─── SOURCE TEXT
Cancer is driven by aberrations in the genome [1,2], and these alterations manifest themselves largely in the changes in the structure and abundance of proteins, the main functional gene products. Hence, characterization and analyses of alterations in the proteome has the promise to shed light into cancer development and may improve development of both biomarkers and therapeutics. Measuring the proteome is very challenging, but recent rapid technology developments in mass spectrometry are enabling deep proteomics analysis [3]. Multiple initiatives have been launched to take advantage of this development to characterize the proteome of tumours, such as the Clinical Proteomic Tumor Analysis Consortium (CPTAC). These efforts hold the promise to revolutionize cancer research, but this will only be possible if the community develops computational tools powerful enough to extract the most information from the proteome, and to understand the association between genome, transcriptome and proteome in tumors.
To address this issue we have created a community-based collaborative competition: The NCI-CPTAC DREAM Proteogenomics Challenge. The challenge will use public and novel proteogenomic data generated by the CPTAC to try to answer fundamental questions about how different levels of biological signal relate to one another. In particular, we focus on understanding:
- Can one impute missing values in proteomics data given observed proteins?
- Can one predict abundance of any given protein from mRNA and genetic data?
- Can one predict the phosphoproteomic data, using proteomic, mRNA and genetic data?
──────
■ **WHAT IS NEEDED**: Rewrite the part of the challenge description that opens with the words containing "- Can one predict abundance" and closes with "proteomic, mRNA and genetic data?", replacing "genetic data" with "genomic data". Rely only on the challenge description for your answers.
─── RECORDED DATA
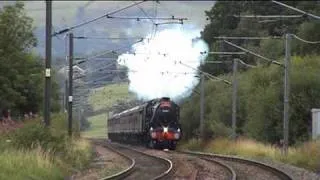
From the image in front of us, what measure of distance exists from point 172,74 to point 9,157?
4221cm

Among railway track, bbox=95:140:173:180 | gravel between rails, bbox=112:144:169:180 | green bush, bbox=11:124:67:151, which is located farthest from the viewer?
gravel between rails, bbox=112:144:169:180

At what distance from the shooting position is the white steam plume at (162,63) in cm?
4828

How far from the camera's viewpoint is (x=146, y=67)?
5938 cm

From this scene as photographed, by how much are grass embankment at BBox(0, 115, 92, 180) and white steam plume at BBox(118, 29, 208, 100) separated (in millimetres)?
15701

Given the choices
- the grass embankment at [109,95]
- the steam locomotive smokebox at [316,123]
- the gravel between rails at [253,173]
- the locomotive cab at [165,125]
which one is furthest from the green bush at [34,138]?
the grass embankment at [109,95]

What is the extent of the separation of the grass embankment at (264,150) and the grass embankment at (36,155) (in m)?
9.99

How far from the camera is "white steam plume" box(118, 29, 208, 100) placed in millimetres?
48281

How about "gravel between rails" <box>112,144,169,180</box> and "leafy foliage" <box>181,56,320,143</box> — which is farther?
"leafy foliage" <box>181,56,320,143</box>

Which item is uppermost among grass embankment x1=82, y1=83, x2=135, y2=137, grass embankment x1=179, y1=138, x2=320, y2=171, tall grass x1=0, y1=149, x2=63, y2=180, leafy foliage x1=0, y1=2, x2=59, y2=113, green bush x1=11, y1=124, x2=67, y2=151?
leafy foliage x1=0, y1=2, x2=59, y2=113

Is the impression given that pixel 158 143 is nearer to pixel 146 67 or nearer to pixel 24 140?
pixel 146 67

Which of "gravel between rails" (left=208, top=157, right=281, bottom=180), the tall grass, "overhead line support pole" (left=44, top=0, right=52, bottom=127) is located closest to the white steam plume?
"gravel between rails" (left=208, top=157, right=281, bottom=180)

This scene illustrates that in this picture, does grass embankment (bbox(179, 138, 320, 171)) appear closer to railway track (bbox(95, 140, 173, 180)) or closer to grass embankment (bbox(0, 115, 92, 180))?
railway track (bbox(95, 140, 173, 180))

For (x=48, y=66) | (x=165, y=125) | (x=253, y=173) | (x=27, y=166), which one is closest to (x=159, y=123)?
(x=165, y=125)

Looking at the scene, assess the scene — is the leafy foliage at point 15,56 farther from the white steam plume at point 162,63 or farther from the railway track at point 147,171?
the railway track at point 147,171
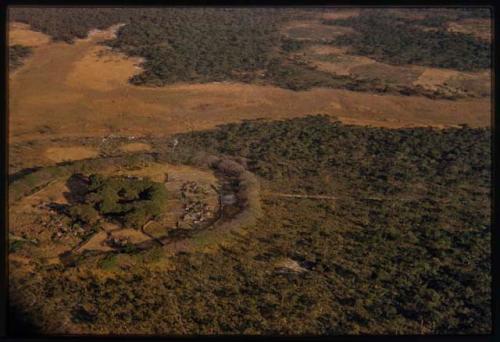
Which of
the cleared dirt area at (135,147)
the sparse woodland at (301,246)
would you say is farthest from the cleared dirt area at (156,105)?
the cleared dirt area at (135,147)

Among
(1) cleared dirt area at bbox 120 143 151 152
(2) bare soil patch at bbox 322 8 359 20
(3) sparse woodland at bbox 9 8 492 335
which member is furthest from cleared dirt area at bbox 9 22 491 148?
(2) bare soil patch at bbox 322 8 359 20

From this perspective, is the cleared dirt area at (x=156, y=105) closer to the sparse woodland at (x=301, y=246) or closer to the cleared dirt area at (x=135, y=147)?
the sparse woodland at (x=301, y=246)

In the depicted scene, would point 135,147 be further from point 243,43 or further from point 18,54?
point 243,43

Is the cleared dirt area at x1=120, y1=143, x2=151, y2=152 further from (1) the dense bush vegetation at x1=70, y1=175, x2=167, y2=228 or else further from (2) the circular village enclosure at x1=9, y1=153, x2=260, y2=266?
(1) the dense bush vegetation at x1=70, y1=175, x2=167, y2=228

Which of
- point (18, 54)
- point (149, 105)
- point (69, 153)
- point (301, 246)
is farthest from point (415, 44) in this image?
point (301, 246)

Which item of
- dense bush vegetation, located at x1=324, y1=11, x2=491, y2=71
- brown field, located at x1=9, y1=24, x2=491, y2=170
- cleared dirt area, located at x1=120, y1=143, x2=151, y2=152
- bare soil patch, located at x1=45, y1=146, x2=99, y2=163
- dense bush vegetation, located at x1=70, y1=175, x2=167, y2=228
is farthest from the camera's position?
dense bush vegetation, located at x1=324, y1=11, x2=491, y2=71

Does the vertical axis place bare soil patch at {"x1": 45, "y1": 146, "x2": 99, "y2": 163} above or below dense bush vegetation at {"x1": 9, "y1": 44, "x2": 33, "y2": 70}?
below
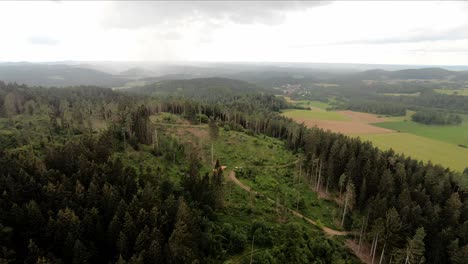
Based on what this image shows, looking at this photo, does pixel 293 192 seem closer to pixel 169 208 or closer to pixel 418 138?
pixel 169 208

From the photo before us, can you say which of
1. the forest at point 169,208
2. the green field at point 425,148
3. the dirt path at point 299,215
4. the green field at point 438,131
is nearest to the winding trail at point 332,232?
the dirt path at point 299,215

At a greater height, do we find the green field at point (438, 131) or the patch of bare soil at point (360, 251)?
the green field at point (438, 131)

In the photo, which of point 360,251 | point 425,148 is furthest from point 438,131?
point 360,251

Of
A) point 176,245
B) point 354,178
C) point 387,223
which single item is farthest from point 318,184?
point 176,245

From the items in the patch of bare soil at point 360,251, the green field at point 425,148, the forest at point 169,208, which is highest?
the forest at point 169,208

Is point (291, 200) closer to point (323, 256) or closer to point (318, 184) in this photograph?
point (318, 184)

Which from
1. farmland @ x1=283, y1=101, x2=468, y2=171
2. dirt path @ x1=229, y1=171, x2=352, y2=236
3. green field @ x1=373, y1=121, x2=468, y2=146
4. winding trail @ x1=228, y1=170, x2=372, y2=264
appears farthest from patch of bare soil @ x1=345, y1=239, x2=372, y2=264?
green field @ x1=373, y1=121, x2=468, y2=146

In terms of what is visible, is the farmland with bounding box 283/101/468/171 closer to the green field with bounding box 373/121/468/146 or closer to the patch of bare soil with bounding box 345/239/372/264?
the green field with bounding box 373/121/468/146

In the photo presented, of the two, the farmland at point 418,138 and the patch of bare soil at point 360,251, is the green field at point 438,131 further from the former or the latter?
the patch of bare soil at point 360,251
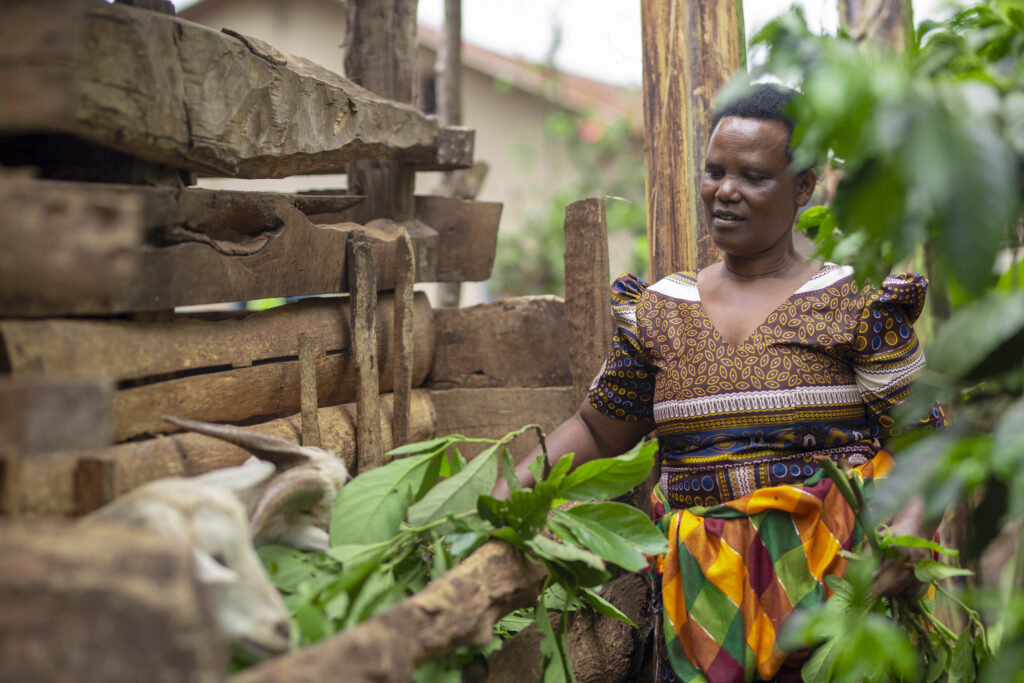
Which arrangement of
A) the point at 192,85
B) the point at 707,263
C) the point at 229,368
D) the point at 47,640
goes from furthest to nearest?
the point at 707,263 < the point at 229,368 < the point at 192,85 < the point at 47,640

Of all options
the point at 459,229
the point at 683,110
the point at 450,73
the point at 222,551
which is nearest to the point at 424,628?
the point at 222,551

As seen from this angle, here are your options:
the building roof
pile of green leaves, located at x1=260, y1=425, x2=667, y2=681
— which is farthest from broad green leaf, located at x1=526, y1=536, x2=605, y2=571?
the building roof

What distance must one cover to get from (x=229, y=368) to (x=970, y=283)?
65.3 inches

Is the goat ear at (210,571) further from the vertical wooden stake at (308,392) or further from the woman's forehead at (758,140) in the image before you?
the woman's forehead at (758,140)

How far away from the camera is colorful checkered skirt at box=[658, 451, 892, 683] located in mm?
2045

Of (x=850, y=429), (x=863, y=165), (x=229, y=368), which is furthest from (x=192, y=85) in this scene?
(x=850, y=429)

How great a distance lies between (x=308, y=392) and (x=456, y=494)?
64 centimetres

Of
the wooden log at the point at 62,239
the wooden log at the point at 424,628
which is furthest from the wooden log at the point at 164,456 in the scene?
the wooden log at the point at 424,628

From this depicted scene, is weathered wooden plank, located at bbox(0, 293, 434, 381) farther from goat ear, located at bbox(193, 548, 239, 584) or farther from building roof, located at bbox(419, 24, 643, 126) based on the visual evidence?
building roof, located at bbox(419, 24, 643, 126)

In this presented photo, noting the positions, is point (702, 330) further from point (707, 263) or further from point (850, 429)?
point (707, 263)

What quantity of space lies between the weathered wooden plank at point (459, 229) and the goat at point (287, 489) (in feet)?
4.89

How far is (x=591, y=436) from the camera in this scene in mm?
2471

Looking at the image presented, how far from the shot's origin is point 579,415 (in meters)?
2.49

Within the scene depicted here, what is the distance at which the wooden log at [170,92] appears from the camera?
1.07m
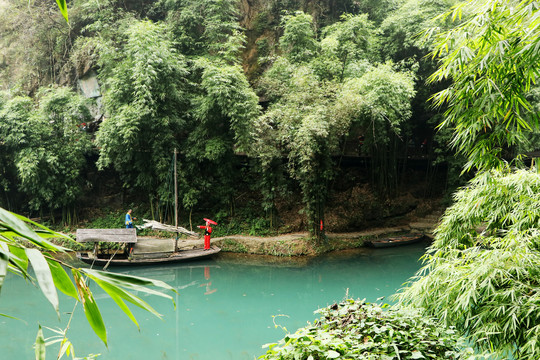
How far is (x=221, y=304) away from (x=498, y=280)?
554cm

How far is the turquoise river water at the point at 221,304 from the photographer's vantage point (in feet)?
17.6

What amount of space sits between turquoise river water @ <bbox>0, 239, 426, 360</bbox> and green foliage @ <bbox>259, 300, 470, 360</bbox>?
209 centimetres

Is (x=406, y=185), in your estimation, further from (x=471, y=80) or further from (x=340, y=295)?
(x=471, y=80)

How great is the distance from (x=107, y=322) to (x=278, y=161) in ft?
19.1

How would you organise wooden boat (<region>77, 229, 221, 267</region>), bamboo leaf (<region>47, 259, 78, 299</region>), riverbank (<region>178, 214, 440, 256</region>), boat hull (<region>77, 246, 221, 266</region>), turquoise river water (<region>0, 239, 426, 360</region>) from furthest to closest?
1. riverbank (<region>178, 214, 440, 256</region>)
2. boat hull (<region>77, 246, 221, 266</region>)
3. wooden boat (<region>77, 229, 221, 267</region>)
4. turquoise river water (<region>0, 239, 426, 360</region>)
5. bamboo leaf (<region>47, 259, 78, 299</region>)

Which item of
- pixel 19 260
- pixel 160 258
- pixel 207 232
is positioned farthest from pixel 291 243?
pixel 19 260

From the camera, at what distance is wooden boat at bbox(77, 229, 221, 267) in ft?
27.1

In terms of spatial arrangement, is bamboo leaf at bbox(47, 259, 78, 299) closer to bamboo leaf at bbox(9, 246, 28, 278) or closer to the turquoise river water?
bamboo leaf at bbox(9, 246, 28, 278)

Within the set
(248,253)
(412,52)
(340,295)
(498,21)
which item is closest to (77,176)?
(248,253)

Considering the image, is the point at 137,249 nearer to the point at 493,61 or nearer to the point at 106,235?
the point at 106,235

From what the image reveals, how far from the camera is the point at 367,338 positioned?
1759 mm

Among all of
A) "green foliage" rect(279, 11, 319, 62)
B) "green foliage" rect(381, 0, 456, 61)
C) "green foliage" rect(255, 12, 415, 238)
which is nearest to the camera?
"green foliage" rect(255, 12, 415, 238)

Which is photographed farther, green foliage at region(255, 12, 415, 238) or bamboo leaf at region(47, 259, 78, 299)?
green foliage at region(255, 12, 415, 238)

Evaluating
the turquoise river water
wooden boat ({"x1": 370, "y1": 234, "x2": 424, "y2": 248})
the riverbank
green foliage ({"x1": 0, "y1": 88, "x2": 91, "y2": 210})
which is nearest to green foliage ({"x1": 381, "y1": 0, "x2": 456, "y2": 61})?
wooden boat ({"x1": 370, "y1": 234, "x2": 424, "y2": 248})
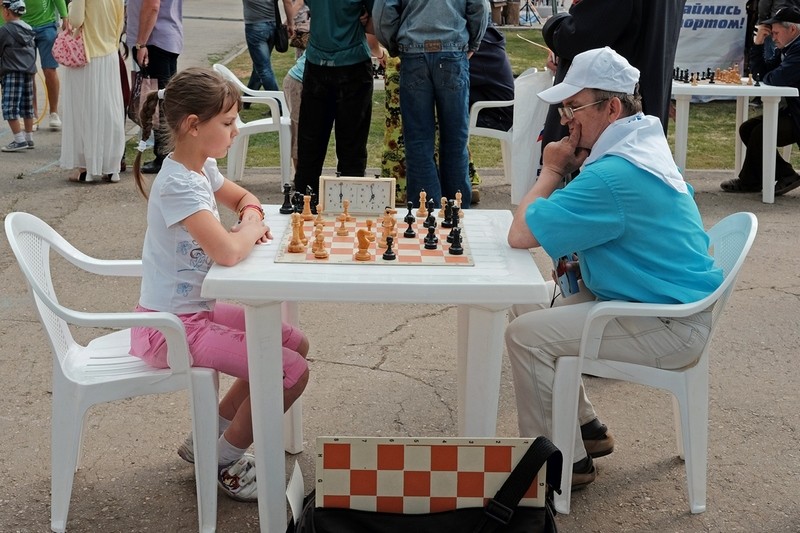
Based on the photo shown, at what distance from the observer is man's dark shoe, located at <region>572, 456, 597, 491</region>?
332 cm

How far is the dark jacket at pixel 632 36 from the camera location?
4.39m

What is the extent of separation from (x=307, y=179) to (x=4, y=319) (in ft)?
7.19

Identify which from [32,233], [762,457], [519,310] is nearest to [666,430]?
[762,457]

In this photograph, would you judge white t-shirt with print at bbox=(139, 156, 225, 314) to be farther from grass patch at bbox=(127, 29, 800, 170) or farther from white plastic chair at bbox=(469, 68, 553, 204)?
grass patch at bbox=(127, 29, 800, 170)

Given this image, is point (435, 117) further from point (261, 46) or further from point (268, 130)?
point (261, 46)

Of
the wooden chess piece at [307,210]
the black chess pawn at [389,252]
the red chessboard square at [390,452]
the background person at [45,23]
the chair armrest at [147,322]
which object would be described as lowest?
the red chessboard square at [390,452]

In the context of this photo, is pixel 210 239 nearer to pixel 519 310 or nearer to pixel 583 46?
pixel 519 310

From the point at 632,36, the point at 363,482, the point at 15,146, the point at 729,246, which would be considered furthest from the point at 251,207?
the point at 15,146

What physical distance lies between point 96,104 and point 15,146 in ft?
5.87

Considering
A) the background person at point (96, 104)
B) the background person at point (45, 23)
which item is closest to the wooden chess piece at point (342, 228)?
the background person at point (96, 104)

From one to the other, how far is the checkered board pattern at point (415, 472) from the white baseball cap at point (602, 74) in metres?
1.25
──────
■ **REPLY**:
- Can one predict abundance of any given protein from mRNA and genomic data?
- Can one predict the phosphoproteomic data, using proteomic, mRNA and genomic data?